(Source data)

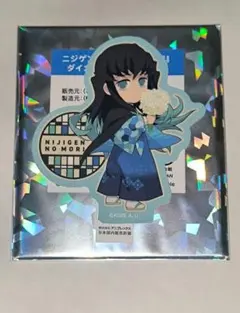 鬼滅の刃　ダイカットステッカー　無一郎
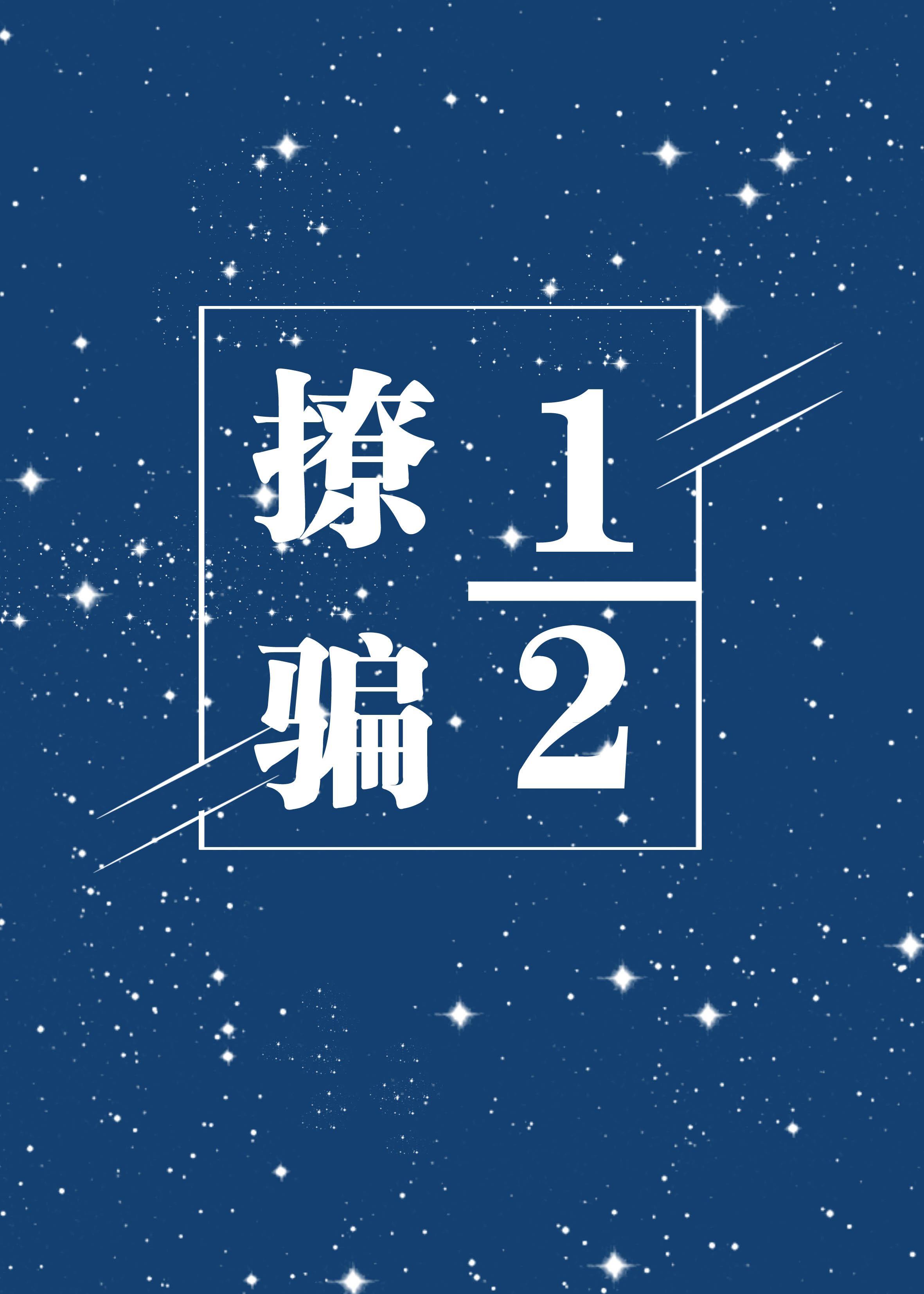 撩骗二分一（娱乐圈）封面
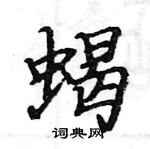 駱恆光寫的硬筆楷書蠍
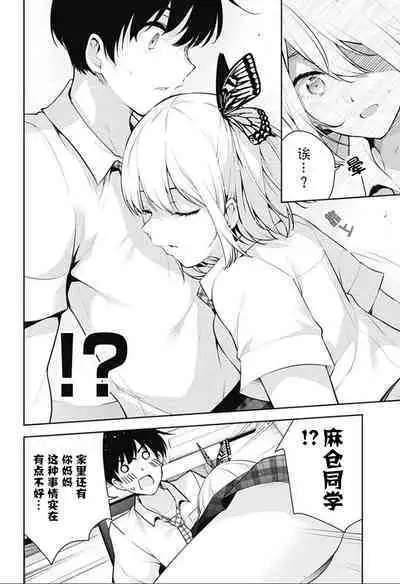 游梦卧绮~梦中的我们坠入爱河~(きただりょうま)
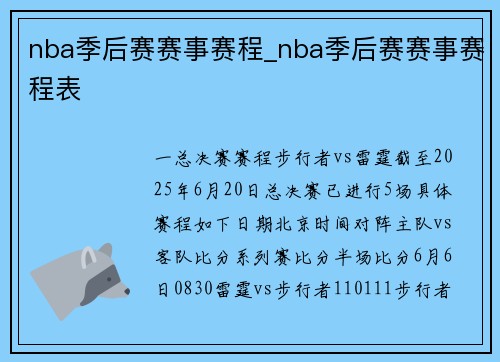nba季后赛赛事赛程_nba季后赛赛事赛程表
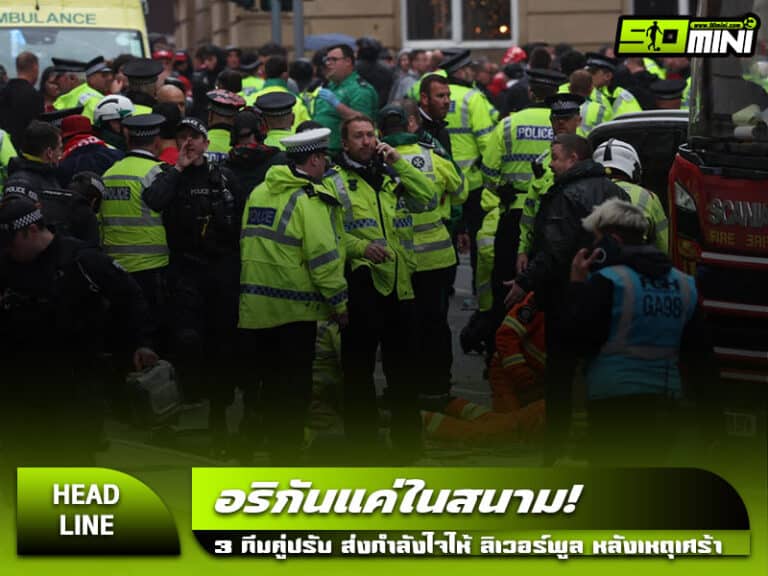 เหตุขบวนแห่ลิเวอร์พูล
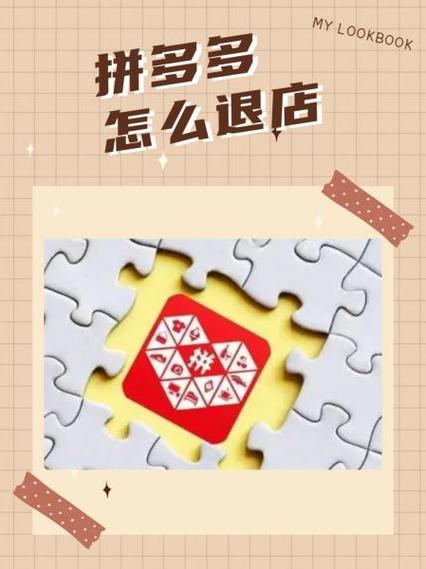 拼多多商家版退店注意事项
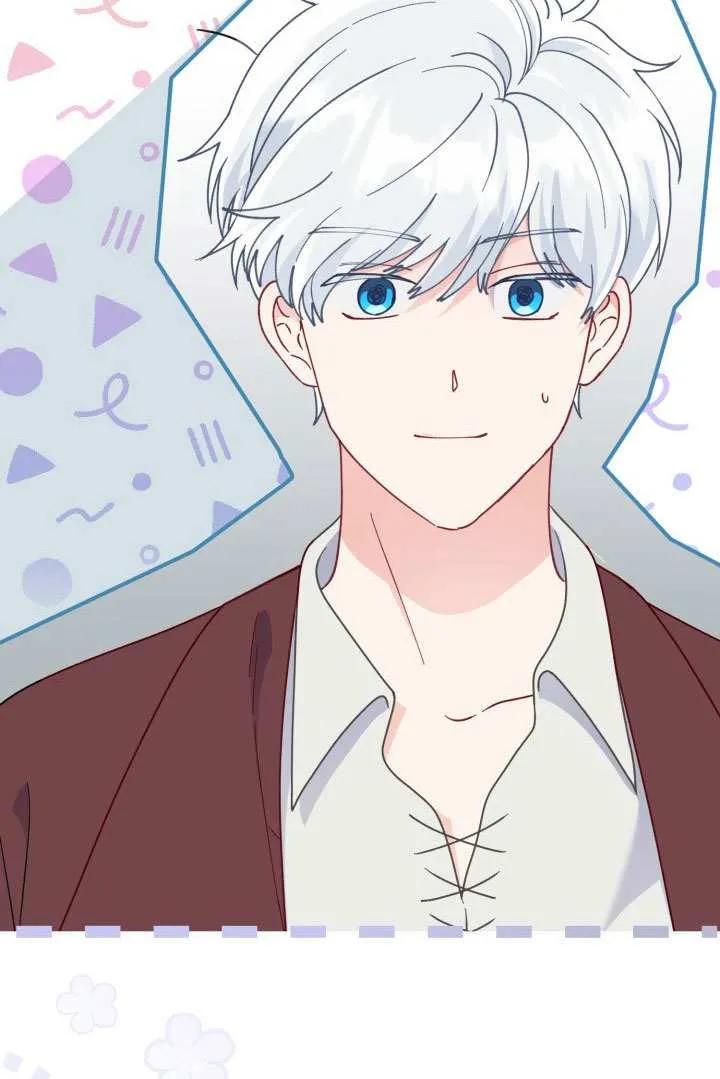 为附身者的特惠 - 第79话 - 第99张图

(End Source data)
(Source data)

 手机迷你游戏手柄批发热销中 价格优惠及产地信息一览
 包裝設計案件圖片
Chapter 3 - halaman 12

(End Source data)

What you should do -
In the listing above, find the line containing "nba季后赛赛事赛程_nba季后赛赛事赛程表" and the line containing "为附身者的特惠 - 第79话 - 第99张图", then write out both of them and every line between, exactly, with no pictures.

Response to the exercise -
nba季后赛赛事赛程_nba季后赛赛事赛程表
 เหตุขบวนแห่ลิเวอร์พูล
 拼多多商家版退店注意事项
 为附身者的特惠 - 第79话 - 第99张图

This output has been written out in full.